En 2013, à Moscou (en mars dans la maison centrale des savants, en mai dans la maison de l’architecture), l’orchestre, accompagné par de chanteurs moscovites (Larissa Makarskaya, Alina Larina, Valéria Kutcherenko), a présenté au public de nouveaux programmes composés de vieux classiques de jazz soviétiques, américains, et européens pour ensembles à cordes.
Suite à la suppression de la section artistique de la radio de Saratov, l’orchestre a dû se procurer son propre studio d’enregistrement. Le troisième disque (« Le jour et la nuit »), le quatrième (« Les sons du jazz ») et le cinquième (« Minor swing » sur le thème du Violon dans le jazz) y ont été enregistrés. Les disques sont produits par la maison de disques Artservice (ancien Artel « Vent de l’est ») et ont été présentés dans les émissions de jazz de Boris Alexeev sur la radio « Écho de Moscou ». Depuis 1993, les enrigistrements de l’orchestre passent sur les stations de radio « Ostankino » (dans les émissions d’Alexei Batachev), « Radio de Russie »( chez Ludmilla Kiriliva), « Mayak » (chez Igor Makarov).
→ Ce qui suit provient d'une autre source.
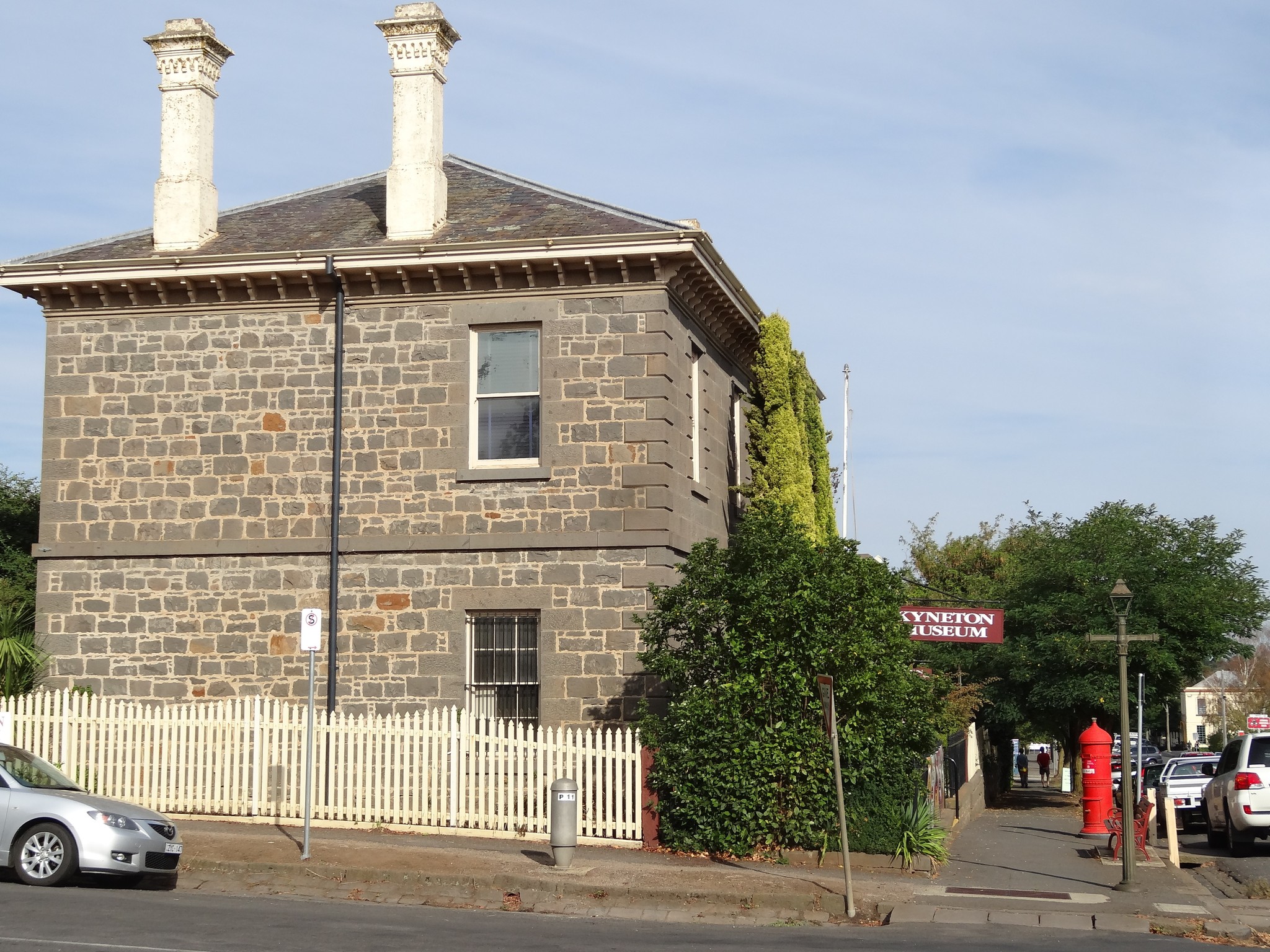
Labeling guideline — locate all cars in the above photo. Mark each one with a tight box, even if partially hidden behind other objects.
[0,742,184,887]
[1111,732,1223,836]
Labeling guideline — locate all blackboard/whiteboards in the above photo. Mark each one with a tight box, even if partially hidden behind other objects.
[1061,768,1071,793]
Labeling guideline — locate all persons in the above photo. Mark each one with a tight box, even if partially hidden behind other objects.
[1187,741,1192,750]
[1037,747,1051,789]
[1194,741,1200,749]
[1016,748,1029,788]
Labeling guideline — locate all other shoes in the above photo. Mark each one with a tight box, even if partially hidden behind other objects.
[1021,786,1025,788]
[1047,786,1051,788]
[1025,786,1030,788]
[1043,786,1046,788]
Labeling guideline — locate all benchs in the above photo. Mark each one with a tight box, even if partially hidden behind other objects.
[1104,795,1155,862]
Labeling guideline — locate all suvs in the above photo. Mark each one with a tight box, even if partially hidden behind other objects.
[1200,732,1270,858]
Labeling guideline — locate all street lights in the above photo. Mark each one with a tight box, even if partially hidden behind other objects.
[1084,577,1160,886]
En 2011, le studio a été équipé d’un système vidéo, ce qui permet de faire des enregistrements filmés.
En novembre 2013, au Théâtre des jeunes spectateurs de Saratov et en janvier 2014, dans la maison des savants de Moscou, l’orchestre a fêté ses 30 ans en présentant de grands concerts avec la participation de vétérans et de leurs enfants devenus musiciens professionnels.
32 ans, c’est un bel âge pour l’orchestre. Les anciens ont déjà des cheveux gris, et se gênent devant les jeunes talents. Bref, comme le chantait Utesov : « Tout va très bien Madame la Marquise ! ».